2021 saw Heather Crothers start a teaching position at Woree State High School and in three short years has made a significant impact on their school community through their advocacy work.
After originally completing a Bachelor of Fine Arts with an interdisciplinary print media major, the 2023 Excellence in Beginning to Teach recipient’s passion for better representation of LGBTQIA+ young people and young people with diverse learning needs or disabilities in media led them to the teaching profession.
“The best part about being a teacher is sharing in the lives of these students, being able to celebrate their successes and support them through their lows.
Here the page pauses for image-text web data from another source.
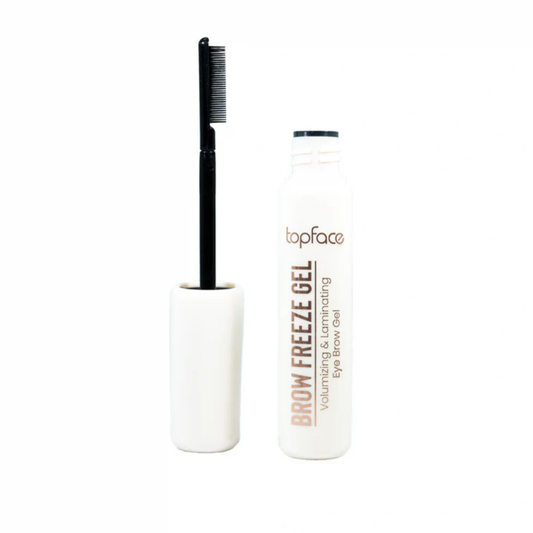 Top Face Brow Freeze Gel 001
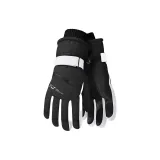 Men's-Black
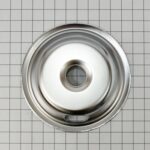 geh-wb31x5011_drip_bowl_8in-default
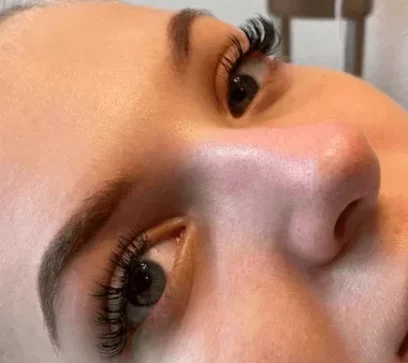 Schoonheidssalon Losser - Bella Cilia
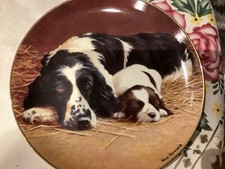 Franklin mint lazy for sale  WREXHAM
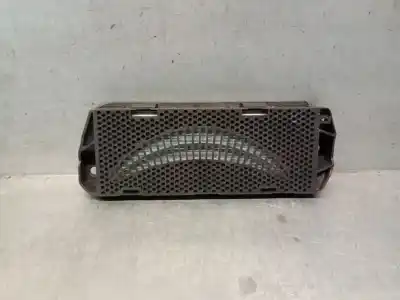 Second-hand car spare part speaker for bmw 3 touring (f31) 330 d xdrive oem iam references 65139245810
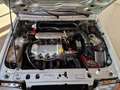 Ford Escort Cabrio 1,6L 105PS XR3i H Zulassung Silber - thumbnail 19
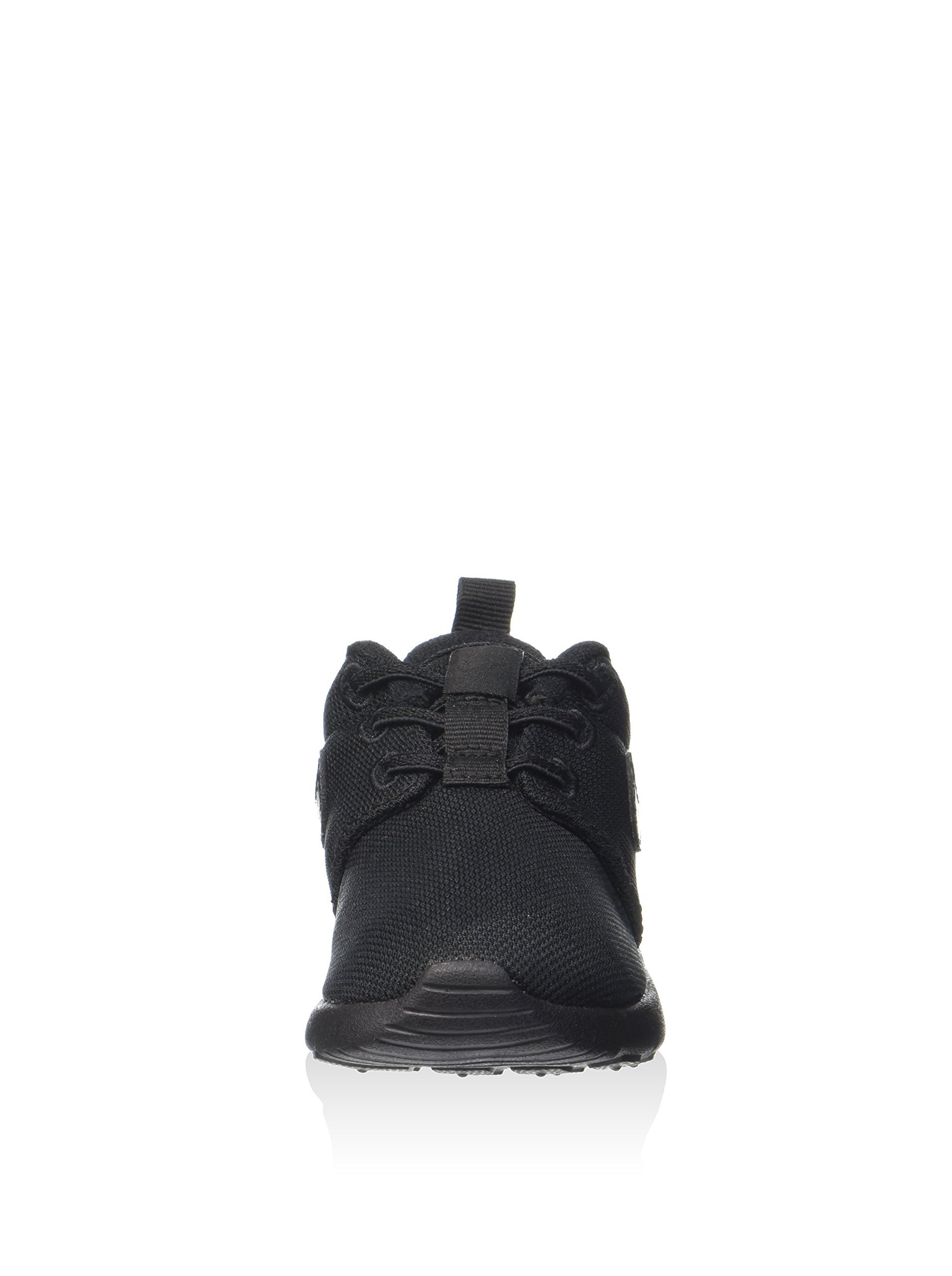 Nike - Roshe One (TDV), Scarpe da Ginnastica Unisex – Bimbi 0-24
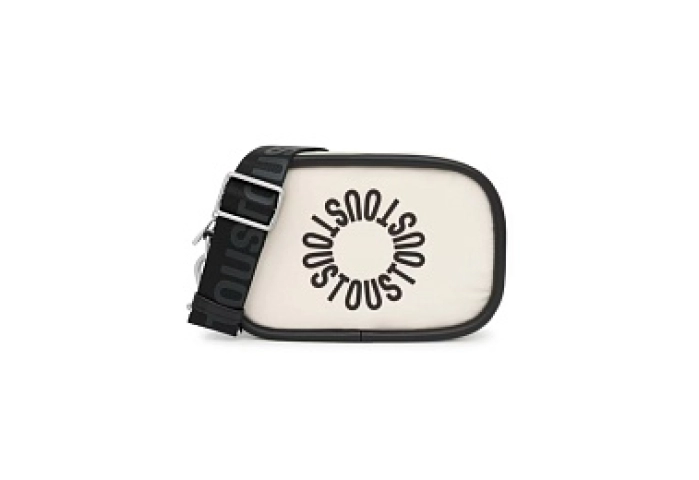 PO.PU,HANDBAG-REPO T MIRANDA SOFT BEIGE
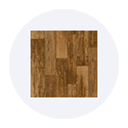 wood look Mogulgus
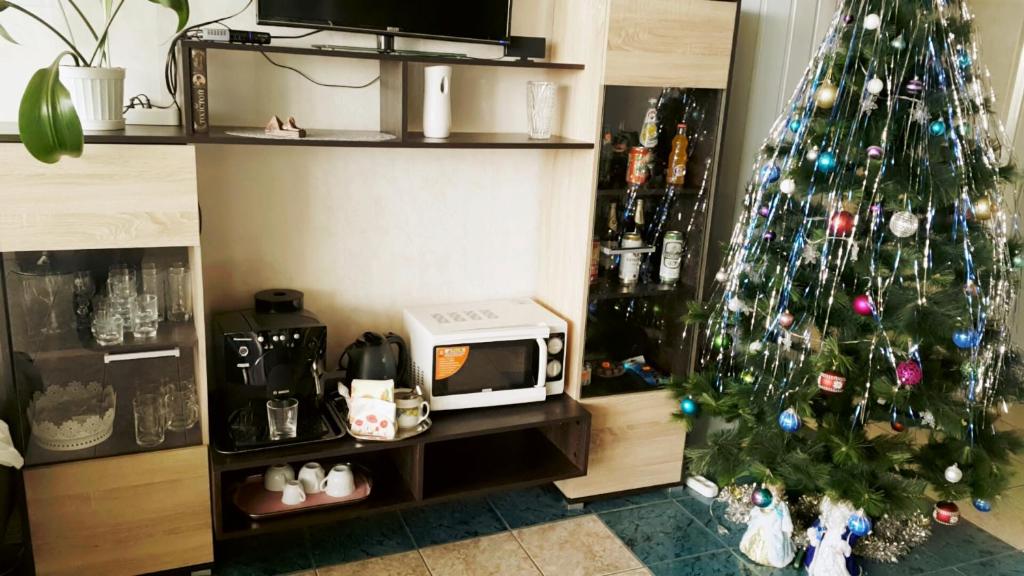 photo5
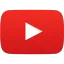 youtubeicon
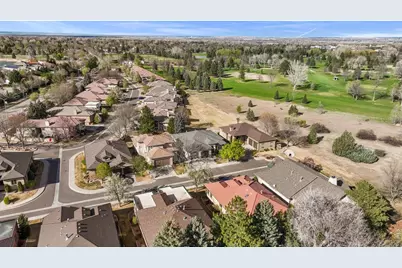 4014 S Lemay Ave #15, Fort Collins, CO 80525 - Photo 41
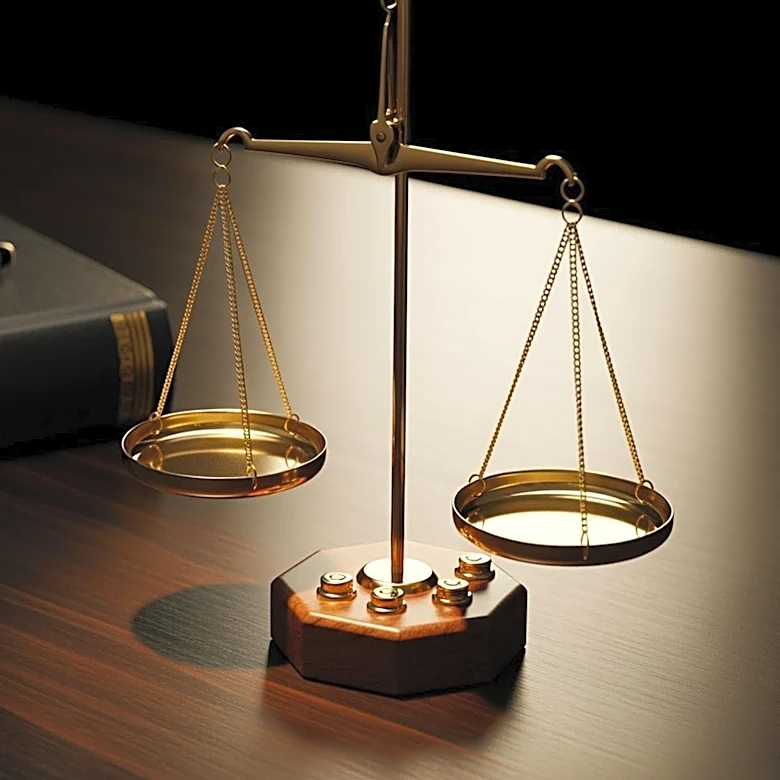 Rosen Law Firm Urges Regencell Investors to Act Before Class Action Deadline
I want to support queer and disabled students to achieve their best and feel safe at school,” they said.
In 2022 WSHS student leaders invited Heather to join a small team tasked
with replacing the original 1986 school house names, originally names of
sugar cane grown nearby.
In collaboration with Gimuy Walubara Yidinji Elders of the local area and
extensive community consultation, the houses were replaced with important
animals to the Gimuy Walubara Yidinji people: Wari Wari – the stingless
native bee, Ngawuyu - the sea turtle, Dumbul - the blue tongue lizard, and
Jinggaa – the small red hawk.
Heather then worked as illustrator with students and Elders to produce the four emblems which have since become part of the school’s community identity.
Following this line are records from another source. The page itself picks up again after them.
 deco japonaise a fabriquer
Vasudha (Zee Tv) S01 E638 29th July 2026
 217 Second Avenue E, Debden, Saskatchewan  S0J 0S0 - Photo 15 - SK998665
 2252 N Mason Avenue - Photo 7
In 2023, WSHS was approached by local playwright and author Dennis McIntosh, along with Innisfail director Garth Edwards, interested in making a documentary about a literacy program at the school. Heather volunteered to research and develop a cultural safety protocol and through consultation with Screen Australia, as well as local stakeholders, delivered a careful and empowering protocol that has become an important part of the program itself.
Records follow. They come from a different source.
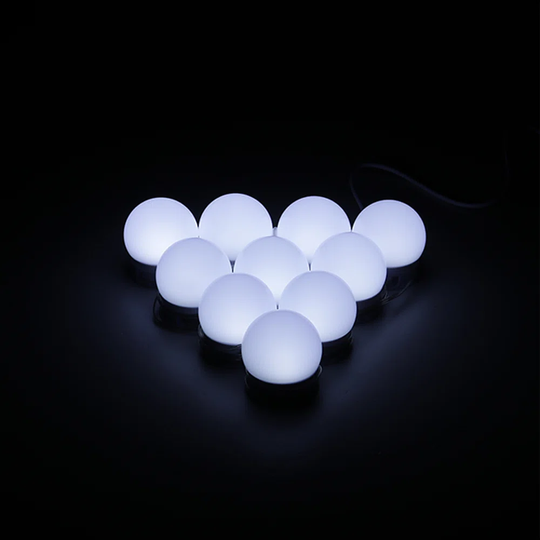 Alynn LED Strip Lights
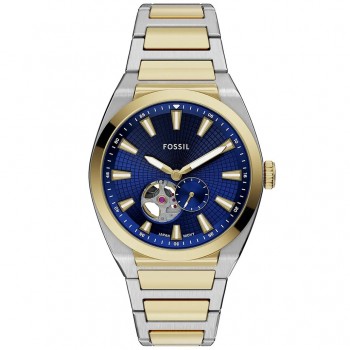 Fossil ME3275 Everett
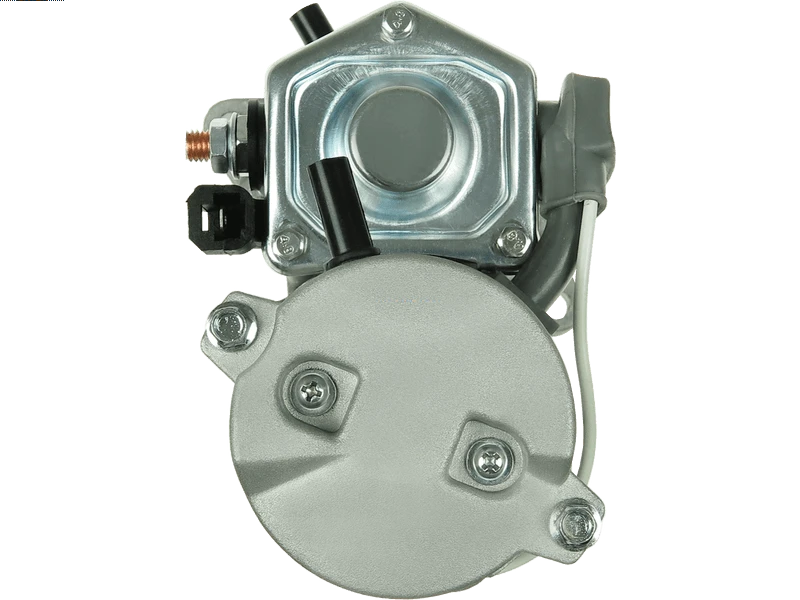 Motor de arranque S6072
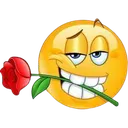emoji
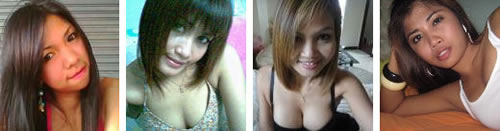 thai friendly.com girls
Heather’s expertise saw them invited to the 2022 PAX video game conference in Melbourne, where they hosted and facilitated the Art and Science of Teaching and Video Games panel, leading the discussion of the use of video games to engage, connect, and empower young people with three other education and game media experts. Heather was also a panellist on the “Queer Coded; A History of LGBT+ Gaming” panel at PAX Australia in 2018.
“A good day in the classroom is one where I get to relate student interests like video games and anime back to the curriculum and skills that we learn in class.”